Records from a spatial question set
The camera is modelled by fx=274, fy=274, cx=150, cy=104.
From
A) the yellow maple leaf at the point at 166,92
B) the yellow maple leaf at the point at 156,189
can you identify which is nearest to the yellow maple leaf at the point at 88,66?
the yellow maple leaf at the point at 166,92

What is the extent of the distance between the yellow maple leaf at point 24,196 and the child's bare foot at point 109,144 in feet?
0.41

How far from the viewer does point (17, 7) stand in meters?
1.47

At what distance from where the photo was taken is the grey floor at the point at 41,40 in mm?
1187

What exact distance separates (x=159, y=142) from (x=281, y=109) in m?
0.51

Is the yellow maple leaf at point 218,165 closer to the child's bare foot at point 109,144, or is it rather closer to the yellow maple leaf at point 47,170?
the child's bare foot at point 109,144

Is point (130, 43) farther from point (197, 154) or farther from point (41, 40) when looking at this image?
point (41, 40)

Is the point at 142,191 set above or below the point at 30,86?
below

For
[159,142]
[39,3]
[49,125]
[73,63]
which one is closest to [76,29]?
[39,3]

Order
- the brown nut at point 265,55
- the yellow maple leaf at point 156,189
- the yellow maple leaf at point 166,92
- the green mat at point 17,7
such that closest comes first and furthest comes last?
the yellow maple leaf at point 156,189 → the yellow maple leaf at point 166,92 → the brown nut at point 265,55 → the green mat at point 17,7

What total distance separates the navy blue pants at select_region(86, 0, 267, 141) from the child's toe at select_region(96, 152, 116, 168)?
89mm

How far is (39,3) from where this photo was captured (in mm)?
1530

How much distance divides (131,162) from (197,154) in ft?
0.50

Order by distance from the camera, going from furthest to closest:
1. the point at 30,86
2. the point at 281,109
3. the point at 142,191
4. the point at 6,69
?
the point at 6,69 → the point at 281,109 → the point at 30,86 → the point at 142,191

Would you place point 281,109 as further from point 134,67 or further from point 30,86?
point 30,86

* * *

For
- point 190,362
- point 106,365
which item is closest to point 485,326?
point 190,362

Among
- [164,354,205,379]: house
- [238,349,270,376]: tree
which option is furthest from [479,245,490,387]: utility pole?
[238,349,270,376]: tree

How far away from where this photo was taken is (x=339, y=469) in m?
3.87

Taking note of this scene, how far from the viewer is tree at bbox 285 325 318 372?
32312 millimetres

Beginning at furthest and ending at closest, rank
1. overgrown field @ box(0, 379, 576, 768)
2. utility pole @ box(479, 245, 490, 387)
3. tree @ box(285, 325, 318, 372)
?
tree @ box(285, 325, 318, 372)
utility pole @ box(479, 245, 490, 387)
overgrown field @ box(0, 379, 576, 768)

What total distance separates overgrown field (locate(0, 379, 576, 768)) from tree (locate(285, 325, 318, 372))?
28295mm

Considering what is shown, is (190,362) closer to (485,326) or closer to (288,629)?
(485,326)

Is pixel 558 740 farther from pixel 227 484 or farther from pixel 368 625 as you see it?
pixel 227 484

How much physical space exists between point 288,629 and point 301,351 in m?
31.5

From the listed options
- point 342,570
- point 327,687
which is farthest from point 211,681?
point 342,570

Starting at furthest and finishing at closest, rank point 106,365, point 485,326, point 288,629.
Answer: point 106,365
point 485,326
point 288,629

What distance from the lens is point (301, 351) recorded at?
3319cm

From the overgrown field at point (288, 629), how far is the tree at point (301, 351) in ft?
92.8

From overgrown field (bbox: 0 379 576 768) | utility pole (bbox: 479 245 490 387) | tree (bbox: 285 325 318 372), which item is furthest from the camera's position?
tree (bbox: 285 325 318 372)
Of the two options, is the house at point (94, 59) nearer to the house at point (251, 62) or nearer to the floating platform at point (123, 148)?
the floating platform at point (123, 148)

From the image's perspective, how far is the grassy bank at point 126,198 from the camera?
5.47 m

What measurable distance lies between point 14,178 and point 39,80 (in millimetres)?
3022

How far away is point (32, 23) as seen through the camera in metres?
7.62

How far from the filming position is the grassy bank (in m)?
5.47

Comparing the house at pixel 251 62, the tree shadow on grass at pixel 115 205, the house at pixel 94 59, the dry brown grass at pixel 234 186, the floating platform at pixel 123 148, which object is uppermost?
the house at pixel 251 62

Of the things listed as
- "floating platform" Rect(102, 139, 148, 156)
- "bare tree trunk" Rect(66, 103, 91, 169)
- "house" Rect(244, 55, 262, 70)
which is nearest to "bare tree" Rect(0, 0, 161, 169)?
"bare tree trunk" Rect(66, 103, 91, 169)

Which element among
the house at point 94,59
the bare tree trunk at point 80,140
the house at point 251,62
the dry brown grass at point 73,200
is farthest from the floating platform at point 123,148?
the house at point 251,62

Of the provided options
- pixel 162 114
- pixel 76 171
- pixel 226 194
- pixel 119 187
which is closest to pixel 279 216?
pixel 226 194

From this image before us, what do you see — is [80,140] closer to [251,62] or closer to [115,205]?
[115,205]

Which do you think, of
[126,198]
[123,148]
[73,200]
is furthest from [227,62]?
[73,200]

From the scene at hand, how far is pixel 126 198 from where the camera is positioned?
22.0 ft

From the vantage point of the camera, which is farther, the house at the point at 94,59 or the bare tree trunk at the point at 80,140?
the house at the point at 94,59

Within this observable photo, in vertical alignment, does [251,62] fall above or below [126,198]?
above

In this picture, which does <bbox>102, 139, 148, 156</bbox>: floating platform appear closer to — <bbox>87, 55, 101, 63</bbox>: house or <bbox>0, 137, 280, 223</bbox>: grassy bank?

*WHAT IS REQUIRED*: Which lines in the data contain the word "where"? List every one of them in full, and treat uppercase and lowercase letters as distinct.

*WRITTEN SOLUTION*:
At what distance from where the photo was taken is the grey floor at the point at 41,40 in mm?
How far is (39,3) from where this photo was captured (in mm)?
How far away from where this photo was taken is (x=339, y=469) in m?
From the scene at hand, how far is pixel 126 198 from where the camera is positioned?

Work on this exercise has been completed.